11. Apparatus according to claim 8 wherein the at least one additional analyte comprises one additional analyte.

12. Apparatus according to any of claims 8-11 wherein the at least one additional analyte comprises water.

13. Apparatus according to any of claims 1-12 wherein the at least one implanted light source is encapsulated in a capsule having an aperture substantially transparent to light at the at least one wavelength through which light is transmitted to illuminate the region.

14. Apparatus according to claim 13 and comprising a layer of a biocompatible material overlaying the aperture that promotes vascularization of tissue in close proximity to the aperture and wherein the region comprises the vascularized tissue.

15. Apparatus according to claim 14 wherein vascularization is promoted at distances from the aperture that are less than an extinction length for light at the at least one wavelength.

16. Apparatus according to claim 13 or claim 15 wherein the capsule comprises a receiver for receiving energy to power the at least one light source.

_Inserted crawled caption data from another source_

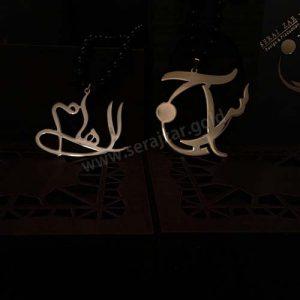 آویز طلا اسم الهام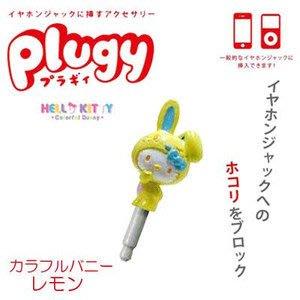 *凱西小舖*特價*日本進口三麗歐正版KITTY凱蒂貓變裝兔子 plugy 3.5mm耳機孔防塵塞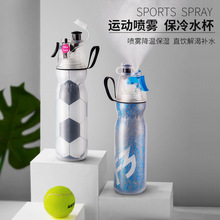 CAKA 590ml Sports Water Bottle Double Spray Cup Outdoor Riding Portable Ice Spraying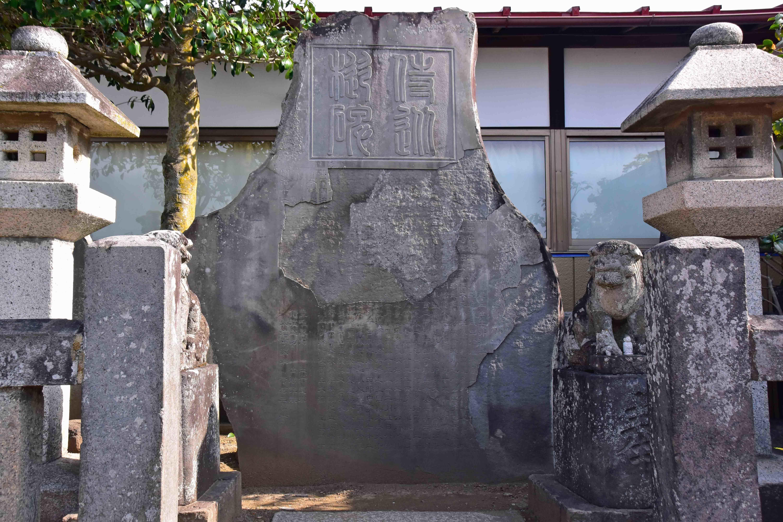 土井利勝に関する石碑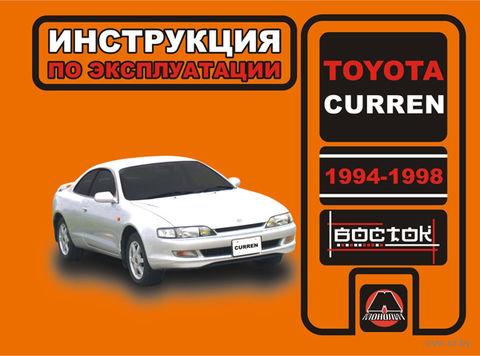 Toyota Curren 1994-1998 г. Инструкция по эксплуатации и обслуживанию — фото, картинка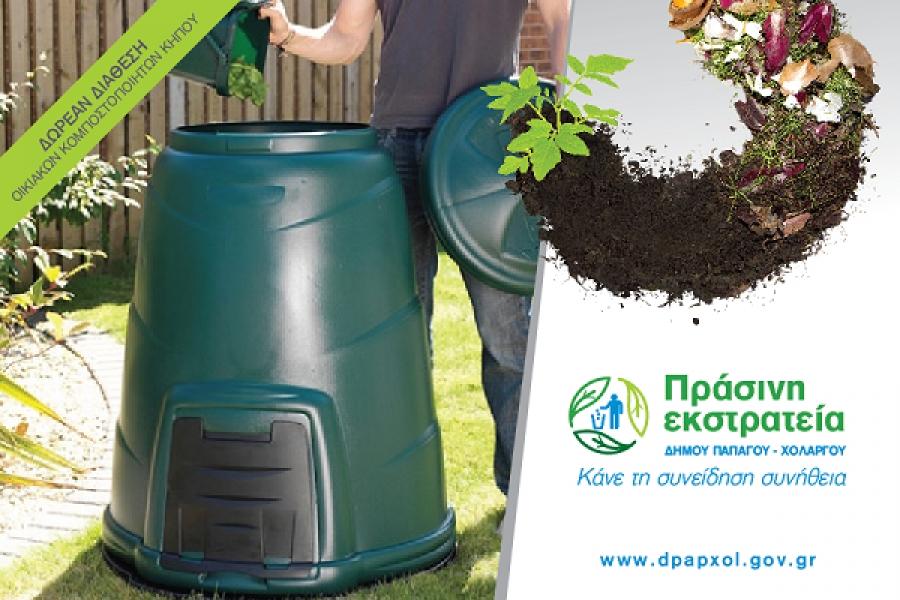 Δωρεάν διάθεση οικιακών κομποστοποιητών κήπου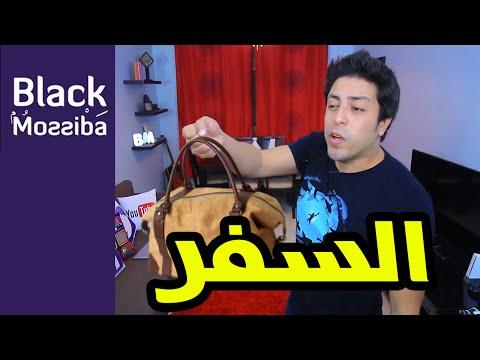 Black Moussiba - Ep 25 / بلاك موصيبة - السفر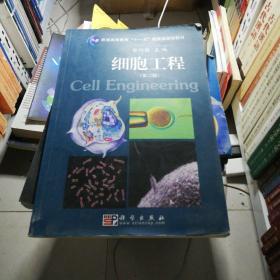 """细胞工程(第2版)/普通高等教育""""十一五""""国家级规划教材"""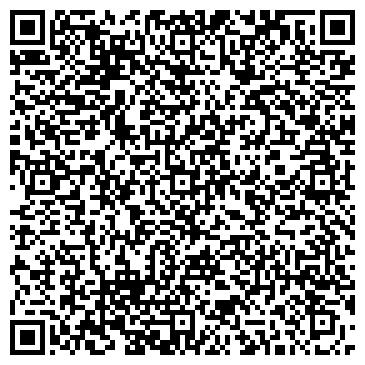 QR-код с контактной информацией организации Чистый мир Львов, ООО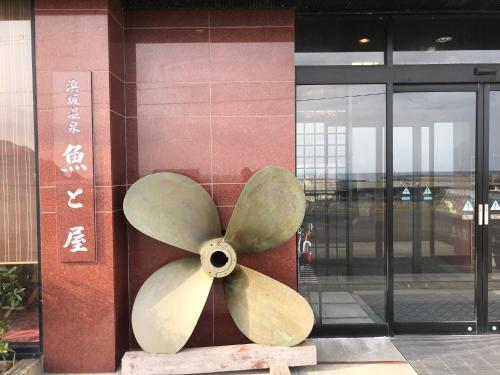 浜坂温泉魚と屋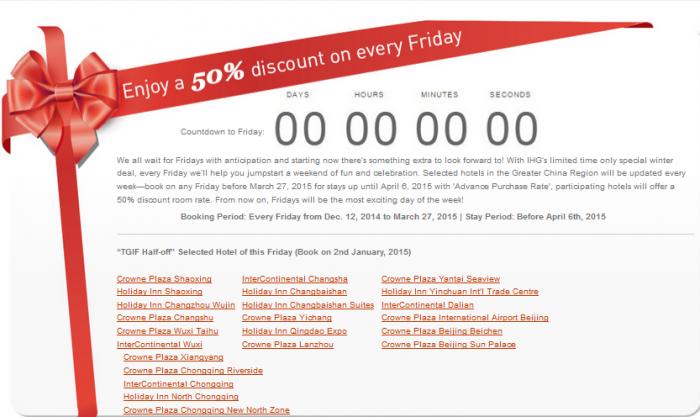 IHG Rewards Clun China Fridays Sale January 2 2015
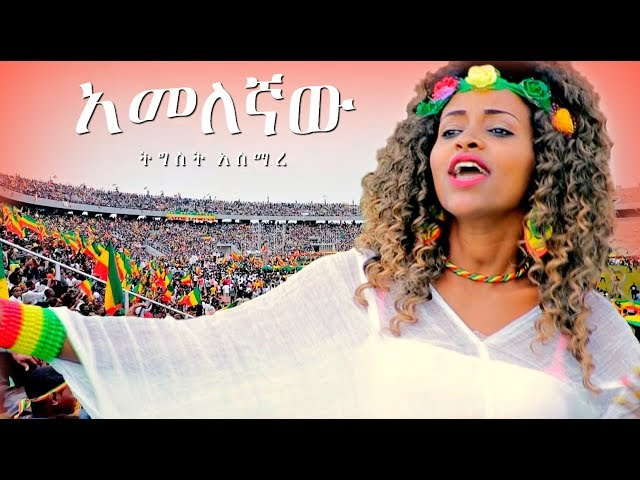 Tigist Asmare - Amelegnaw | - New Ethiopian Music Dedicated to Dr Abiy Ahmed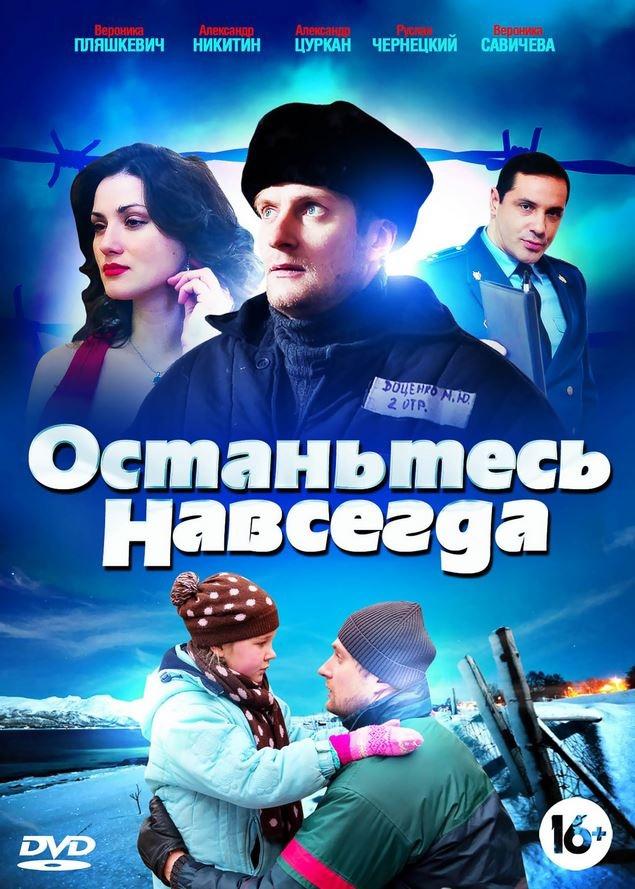 Мелодрама «Ocтaньтecь нaвceгдa» (2015) 1-4 серия из 4 HD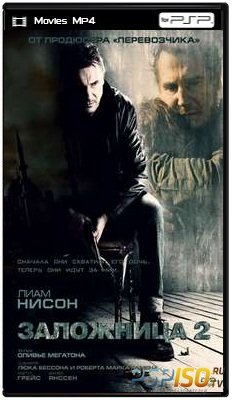 Заложница 2 / Taken 2 (2012) WEB-DLRip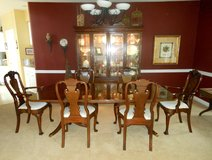 Hekman Copley Formal Dining Room Table, chairs & hutch in Naperville, Illinois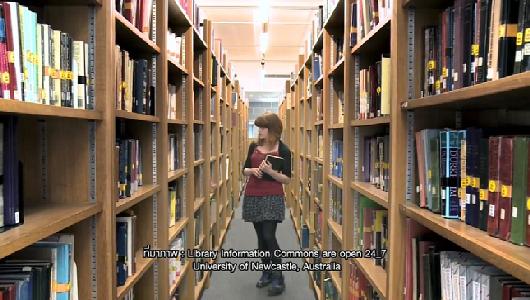 แกลอรีภาพ คุณเอนก จงเสถียร พื้นที่อ่านหนังสือ 24 ชั่วโมง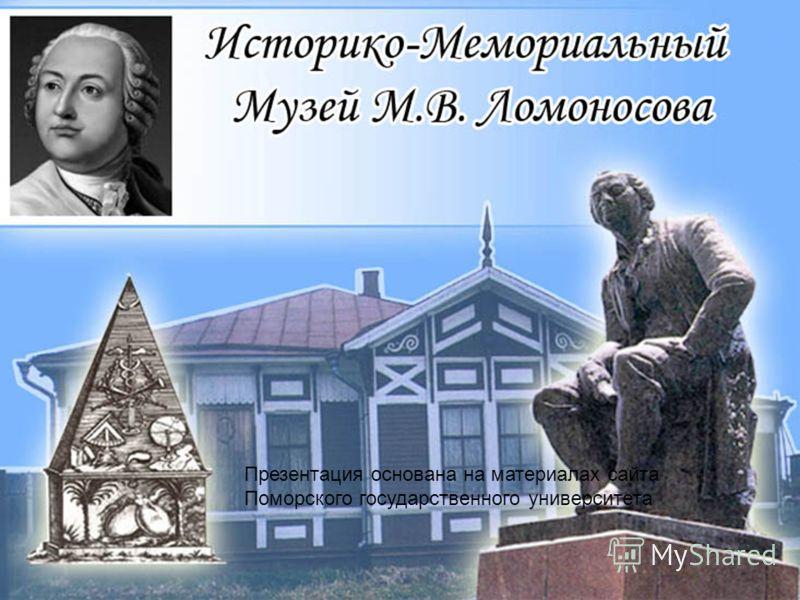 Презентация основана на материалах сайта Поморского государственного университета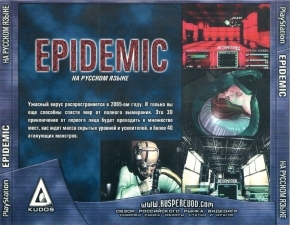 Epidemic (SCES-00393) (Russian) (Kudos) (Back)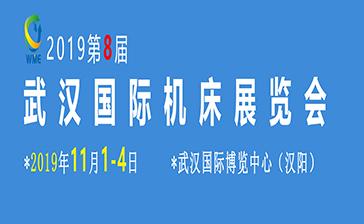 (武漢立嘉展)2019第八屆武漢國際機床展覽會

17. Apparatus according to claim 16 wherein the receiver comprises an antenna for receiving electromagnetic energy.

18. Apparatus according to claim 17 and comprising a transmitter external to the body that transmits electromagnetic energy to the antenna.

19. Apparatus according to any of claims 16-18 wherein the receiver comprises an acoustic transducer for receiving acoustic energy.

20. Apparatus according to claim 19 and comprising an acoustic transmitter external to the body that transmits acoustic energy to the acoustic transducer comprised in the receiver.

21. Apparatus according to any of the preceding claims wherein the analyte is glucose.

22. Apparatus according to any of the preceding claims wherein the at least one wavelength comprises a wavelength equal to about 9.66 microns.

23. Apparatus according to any of the preceding claims wherein the at least one wavelength comprises a wavelength equal to about 9.02 microns.

24. Apparatus according to any of the preceding claims wherein the at least one wavelength comprises a plurality of wavelengths.